- PROVIDED PASSAGE -
One thing I loved was some of the incredibly believable alien points of view in this collection. For example the title story, “Virtuoso,” has an alien worrying if an artist’s creation will venture into the erotic ultraviolet. Low-gee lifeforms worry about high-gee planets, signaling to each other with dexterous tentacles, and void-spanning electromagnetic beings toy with uploaded human personalities. First contact problems with aliens that seem to speak in flashes of light jockey for position in my mind with mysterious beings who want to buy whole asteroids and pay in uranium.
There are interesting flashes of military science fiction, too, and extremely well-built and well-thought-out alien economies . . . even glimpses into well-crafted far-future religions and politics. Characters are well-drawn and believable; even across subgenres, like in the one fantasy offering where magic is used in a war. And character motives make sense, which is not easy to do. But on the whole, the author often has trouble with the concluding paragraphs – and this is all the harder to bear considering the quality of the stories before their sometimes faltering last lines.

- TASK REQUIREMENTS -
**a.** Answer these questions from the review:
(i) In the title story, what does an alien worry an artist's creation might venture into?
(ii) What do the mysterious beings who want to buy whole asteroids pay in?
(iii) In the one fantasy offering, what is magic used in?
**b.** According to the review, why is the author's trouble with concluding paragraphs especially hard to bear?
**c.** Copy the review word for word from "One thing I" to "pay in uranium.".

- SUPPLIED INFORMATION -
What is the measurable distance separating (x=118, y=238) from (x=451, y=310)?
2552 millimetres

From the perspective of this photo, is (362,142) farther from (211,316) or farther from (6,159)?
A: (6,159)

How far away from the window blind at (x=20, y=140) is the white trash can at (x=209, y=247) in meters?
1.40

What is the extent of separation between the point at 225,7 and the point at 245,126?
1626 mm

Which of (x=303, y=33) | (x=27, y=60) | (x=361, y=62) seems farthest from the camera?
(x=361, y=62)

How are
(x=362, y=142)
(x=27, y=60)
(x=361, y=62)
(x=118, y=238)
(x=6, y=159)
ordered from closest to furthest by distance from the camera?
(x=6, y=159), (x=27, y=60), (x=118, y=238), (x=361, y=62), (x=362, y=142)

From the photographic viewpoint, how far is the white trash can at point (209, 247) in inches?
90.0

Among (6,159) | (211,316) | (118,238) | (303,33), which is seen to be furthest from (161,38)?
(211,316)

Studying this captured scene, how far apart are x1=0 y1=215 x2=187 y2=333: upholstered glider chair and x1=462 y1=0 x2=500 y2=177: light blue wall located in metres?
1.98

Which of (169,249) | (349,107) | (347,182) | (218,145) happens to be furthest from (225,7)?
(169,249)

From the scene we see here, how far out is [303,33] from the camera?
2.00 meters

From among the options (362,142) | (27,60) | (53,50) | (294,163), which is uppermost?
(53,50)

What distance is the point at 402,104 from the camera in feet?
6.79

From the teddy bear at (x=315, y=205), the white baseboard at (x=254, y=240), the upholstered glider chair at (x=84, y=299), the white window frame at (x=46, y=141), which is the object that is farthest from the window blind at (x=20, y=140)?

- LIST OF SOLUTIONS -
**a.**
(i) The erotic ultraviolet.
(ii) Uranium.
(iii) A war.

**b.** It is harder to bear because the stories are of high quality before their sometimes faltering last lines.

**c.**
One thing I loved was some of the incredibly believable alien points of view in this collection. For example the title story, “Virtuoso,” has an alien worrying if an artist’s creation will venture into the erotic ultraviolet. Low-gee lifeforms worry about high-gee planets, signaling to each other with dexterous tentacles, and void-spanning electromagnetic beings toy with uploaded human personalities. First contact problems with aliens that seem to speak in flashes of light jockey for position in my mind with mysterious beings who want to buy whole asteroids and pay in uranium.